隣でそれを聴いていた奈留が、キョトンとした表情を浮かべたが、俺は構わずルビーの通信に耳を傾ける。
«奇遇だなビースト。私もだ»
「場所はメールするから、そこで打ち合おう。俺とお前の考えが一緒なら……」
«分かってる……メイジーの奴は連れて行かない。これはこいつにとって酷な話になるだろうからな。私一人で行く……ってお前らうるさい!»

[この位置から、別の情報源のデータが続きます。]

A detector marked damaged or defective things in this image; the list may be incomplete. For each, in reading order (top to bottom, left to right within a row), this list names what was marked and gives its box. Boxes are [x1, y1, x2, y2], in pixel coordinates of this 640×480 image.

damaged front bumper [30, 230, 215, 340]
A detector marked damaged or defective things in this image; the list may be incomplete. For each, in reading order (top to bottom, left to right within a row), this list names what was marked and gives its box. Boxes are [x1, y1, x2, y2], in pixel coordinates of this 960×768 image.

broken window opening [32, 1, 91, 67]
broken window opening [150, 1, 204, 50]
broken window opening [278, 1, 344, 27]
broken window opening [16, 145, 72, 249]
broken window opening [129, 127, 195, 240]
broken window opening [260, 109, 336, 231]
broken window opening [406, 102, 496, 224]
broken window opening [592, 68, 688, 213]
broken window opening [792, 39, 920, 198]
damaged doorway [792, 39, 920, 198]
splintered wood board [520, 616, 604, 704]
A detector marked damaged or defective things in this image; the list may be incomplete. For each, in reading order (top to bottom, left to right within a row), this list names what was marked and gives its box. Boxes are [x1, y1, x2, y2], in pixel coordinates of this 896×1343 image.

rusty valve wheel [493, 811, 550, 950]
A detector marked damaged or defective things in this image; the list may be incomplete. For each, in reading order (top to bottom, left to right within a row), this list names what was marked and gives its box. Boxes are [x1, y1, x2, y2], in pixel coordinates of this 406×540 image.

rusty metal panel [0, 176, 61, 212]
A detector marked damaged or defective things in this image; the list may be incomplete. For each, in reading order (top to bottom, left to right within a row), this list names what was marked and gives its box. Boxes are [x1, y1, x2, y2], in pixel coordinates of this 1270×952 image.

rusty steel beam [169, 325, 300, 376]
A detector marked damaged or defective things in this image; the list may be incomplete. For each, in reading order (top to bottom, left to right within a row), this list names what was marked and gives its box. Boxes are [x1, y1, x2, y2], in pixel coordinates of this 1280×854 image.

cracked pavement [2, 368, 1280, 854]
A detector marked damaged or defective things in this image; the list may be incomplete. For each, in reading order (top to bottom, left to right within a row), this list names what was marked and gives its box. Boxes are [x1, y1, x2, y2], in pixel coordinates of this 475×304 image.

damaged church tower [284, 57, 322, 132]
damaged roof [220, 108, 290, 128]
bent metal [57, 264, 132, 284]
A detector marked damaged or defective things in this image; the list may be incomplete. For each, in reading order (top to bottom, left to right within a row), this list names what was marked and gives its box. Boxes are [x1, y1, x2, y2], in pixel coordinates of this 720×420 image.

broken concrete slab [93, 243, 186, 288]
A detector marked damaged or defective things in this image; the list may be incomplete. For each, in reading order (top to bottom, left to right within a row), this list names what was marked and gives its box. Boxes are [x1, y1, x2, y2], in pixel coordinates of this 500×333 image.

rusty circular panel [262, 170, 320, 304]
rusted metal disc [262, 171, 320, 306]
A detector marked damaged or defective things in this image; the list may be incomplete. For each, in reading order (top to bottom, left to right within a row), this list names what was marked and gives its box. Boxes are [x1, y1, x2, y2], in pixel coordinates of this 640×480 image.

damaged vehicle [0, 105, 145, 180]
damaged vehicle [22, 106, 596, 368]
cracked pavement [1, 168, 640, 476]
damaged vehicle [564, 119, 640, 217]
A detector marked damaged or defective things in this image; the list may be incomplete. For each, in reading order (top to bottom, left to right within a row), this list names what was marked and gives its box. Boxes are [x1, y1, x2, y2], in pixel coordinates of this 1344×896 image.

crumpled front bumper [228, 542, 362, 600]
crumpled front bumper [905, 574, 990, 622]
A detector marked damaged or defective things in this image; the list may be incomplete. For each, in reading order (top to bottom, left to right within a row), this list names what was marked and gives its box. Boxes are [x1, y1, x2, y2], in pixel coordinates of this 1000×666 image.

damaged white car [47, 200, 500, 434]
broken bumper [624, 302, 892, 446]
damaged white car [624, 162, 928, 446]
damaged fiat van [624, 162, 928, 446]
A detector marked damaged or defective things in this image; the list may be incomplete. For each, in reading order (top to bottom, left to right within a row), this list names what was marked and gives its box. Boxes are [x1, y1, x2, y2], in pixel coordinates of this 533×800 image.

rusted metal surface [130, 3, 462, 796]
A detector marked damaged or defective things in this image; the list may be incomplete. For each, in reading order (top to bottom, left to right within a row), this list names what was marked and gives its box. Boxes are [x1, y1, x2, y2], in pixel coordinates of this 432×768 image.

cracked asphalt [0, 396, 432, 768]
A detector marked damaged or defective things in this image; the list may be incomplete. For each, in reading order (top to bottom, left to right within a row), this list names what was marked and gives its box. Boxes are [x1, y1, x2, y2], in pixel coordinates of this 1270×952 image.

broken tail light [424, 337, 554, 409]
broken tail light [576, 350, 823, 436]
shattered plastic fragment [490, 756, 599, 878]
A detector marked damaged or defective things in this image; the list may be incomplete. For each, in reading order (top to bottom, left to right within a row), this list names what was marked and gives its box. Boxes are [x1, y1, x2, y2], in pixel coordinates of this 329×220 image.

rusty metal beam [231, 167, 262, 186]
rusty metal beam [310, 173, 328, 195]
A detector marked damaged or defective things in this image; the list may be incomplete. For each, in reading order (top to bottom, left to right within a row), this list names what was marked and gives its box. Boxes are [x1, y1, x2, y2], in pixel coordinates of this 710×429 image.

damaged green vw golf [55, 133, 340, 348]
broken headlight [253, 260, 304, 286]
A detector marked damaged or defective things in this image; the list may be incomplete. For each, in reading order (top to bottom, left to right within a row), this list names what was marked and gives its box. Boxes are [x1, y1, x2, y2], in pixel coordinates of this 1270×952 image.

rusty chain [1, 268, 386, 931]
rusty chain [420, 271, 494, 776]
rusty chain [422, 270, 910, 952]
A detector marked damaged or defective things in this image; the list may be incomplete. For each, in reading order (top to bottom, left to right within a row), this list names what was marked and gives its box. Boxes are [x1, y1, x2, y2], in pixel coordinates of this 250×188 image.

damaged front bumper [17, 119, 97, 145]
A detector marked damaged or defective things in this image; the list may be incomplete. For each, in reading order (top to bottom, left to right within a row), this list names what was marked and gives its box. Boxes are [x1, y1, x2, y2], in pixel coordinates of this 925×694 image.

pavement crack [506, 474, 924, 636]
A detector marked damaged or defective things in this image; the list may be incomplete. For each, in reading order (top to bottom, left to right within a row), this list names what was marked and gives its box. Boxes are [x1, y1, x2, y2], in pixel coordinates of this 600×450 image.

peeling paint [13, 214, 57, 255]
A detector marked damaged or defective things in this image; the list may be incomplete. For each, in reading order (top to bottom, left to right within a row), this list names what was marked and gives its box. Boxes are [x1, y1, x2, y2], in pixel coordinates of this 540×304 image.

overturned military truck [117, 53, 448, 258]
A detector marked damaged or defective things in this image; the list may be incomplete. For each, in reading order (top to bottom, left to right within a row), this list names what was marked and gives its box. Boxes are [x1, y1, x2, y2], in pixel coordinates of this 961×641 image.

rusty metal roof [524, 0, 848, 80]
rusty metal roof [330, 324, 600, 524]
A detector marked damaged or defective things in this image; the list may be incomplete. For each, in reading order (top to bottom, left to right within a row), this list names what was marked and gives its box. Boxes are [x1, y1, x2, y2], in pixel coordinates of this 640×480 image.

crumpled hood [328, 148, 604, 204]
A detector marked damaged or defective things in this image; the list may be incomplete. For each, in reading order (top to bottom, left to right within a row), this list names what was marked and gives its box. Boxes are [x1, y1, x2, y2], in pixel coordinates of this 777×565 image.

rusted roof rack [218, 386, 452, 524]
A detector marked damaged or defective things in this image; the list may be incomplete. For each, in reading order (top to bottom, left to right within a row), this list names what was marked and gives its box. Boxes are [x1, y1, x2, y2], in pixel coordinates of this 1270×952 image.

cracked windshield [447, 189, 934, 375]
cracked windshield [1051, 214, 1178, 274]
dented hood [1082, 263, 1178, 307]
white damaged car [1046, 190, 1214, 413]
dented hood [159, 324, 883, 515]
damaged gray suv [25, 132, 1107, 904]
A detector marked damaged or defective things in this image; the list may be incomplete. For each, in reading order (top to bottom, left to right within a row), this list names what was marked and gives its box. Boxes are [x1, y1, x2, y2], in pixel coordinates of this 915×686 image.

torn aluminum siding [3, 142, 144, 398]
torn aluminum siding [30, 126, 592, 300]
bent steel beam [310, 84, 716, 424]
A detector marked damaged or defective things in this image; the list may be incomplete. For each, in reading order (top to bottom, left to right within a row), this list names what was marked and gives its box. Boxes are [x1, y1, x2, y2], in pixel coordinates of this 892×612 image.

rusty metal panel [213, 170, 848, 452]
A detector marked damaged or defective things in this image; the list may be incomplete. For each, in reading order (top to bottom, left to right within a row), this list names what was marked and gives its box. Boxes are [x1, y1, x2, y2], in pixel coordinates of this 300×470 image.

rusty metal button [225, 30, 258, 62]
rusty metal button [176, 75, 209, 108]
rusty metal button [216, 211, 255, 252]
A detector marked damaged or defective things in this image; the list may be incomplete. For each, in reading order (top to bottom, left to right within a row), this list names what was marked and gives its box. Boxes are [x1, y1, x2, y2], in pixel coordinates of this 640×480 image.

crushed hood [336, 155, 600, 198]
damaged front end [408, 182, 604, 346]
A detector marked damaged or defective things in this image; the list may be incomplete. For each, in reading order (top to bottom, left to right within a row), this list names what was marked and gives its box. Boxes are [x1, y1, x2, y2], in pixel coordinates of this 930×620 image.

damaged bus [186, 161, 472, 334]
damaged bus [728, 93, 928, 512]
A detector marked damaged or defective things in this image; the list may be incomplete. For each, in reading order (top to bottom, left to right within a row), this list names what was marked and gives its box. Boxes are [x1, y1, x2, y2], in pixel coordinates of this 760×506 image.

おそらく通信の向こうで、愛菜達が反論しているのだろうか。
容易に想像出来た。
「それじゃあ後で。俺とお前……そして”奈留と3人”で打ち合おう」
※
それから数時間後。
夕暮れで、空が綺麗な茜色に染まっていた。
「待たせたな……」
俺と奈留は遠回りしながら、ルビーとの約束の地点にたどり着いた。
ここは俺と奈留、そして愛菜が通う青空学園の校舎裏。
先に待っていたルビーに手を振って合流した。
「遅い……なんて言わないよ。爆弾魔にこちらの動きを撹乱させる為だ。それより」
「あぁ、とりあえず……」
俺はスマートフォンを取り出して、アプリケーションを起動した。